WHAT THIS EXERCISE ASKS:
(a) According to the profile of John Painter, what did he open in Clifton, Bristol, in 1895?
(b) Repeat the profile of John Painter word for word, everything from "John Richard Painter (11" down to "and two children.".

DOCUMENT TEXT:
- - - -

Personal information
- Full name: John Richard Painter
- Born: 11 November 1856 Bourton-on-the-Water, Gloucestershire, England
- Died: 16 September 1900 (aged 43) Bourton-on-the-Water, England
- Batting: Right-handed
- Bowling: Right-arm fast

Domestic team information
- 1881–1897: Gloucestershire
- 1884: South
- 1885: Lord Sheffield's XI

Career statistics
| Competition | First-class |
| Matches | 198 |
| Runs scored | 5,927 |
| Batting average | 17.58 |
| 100s/50s | 5/0 |
| Top score | 150 |
| Balls bowled | 3,052 |
| Wickets | 46 |
| Bowling average | 26.78 |
| 5 wickets in innings | 2 |
| 10 wickets in match | 1 |
| Best bowling | 8/67 |
| Catches/stumpings | 151/– |
- Source: Cricinfo, 28 January 2012

= John Painter (cricketer) =

English cricketer

John Richard Painter (11 November 1856 – 16 September 1900) was an English cricketer who played professionally for Gloucestershire, South, Lord Sheffield's XI and an England Eleven.

==Playing career==
Painter began his professional career with Lancashire club Clitheroe before joining Gloucestershire in 1881. Between 1881 and 1897 he played 192 matches for the county. In August 1894, the match played at Clifton College Close Ground between Gloucestershire and Middlesex was awarded to him as a benefit.

==Later life==
In 1895, he opened a cricket and athletic store in Clifton, Bristol. When he died in 1900 at the age of 43, he left a widow and two children.

- - - -

SUPPLIED INFORMATION:
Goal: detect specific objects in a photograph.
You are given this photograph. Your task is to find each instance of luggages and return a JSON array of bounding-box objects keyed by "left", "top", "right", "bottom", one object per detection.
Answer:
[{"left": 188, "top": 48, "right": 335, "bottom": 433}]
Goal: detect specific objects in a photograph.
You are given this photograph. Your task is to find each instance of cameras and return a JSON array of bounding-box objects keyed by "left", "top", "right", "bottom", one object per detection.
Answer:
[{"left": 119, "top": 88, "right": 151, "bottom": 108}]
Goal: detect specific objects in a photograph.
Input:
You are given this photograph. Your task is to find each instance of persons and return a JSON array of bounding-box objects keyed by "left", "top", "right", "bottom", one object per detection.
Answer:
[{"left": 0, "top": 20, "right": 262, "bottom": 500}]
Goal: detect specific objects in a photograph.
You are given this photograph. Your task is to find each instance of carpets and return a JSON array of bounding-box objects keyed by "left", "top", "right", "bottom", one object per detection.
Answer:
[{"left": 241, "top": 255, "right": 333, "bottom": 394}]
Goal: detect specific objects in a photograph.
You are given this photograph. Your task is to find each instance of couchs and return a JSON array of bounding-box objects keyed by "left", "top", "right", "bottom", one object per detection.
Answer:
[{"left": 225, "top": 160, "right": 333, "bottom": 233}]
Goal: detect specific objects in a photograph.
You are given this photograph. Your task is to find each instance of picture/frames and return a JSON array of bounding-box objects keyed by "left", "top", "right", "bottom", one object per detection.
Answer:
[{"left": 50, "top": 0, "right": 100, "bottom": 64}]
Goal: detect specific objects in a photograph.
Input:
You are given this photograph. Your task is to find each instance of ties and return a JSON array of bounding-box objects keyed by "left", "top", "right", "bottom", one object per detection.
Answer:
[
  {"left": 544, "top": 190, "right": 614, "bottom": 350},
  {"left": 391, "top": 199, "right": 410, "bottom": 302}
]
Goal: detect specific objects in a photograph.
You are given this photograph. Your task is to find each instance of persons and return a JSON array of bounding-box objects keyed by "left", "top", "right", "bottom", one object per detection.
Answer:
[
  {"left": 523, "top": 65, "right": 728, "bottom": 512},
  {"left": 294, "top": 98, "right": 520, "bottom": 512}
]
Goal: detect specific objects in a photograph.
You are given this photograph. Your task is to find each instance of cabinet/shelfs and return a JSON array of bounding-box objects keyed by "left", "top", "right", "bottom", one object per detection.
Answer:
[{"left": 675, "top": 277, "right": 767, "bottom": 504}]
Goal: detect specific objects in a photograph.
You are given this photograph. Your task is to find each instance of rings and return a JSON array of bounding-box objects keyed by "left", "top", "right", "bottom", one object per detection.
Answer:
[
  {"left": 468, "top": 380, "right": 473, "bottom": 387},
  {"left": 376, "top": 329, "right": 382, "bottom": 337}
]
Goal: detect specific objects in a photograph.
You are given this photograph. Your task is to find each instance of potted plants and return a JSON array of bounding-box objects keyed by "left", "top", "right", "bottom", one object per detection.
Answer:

- - - -

SOLUTIONS PER TASK:
(a) A cricket and athletic store.

(b)
John Richard Painter (11 November 1856 – 16 September 1900) was an English cricketer who played professionally for Gloucestershire, South, Lord Sheffield's XI and an England Eleven.

==Playing career==
Painter began his professional career with Lancashire club Clitheroe before joining Gloucestershire in 1881. Between 1881 and 1897 he played 192 matches for the county. In August 1894, the match played at Clifton College Close Ground between Gloucestershire and Middlesex was awarded to him as a benefit.

==Later life==
In 1895, he opened a cricket and athletic store in Clifton, Bristol. When he died in 1900 at the age of 43, he left a widow and two children.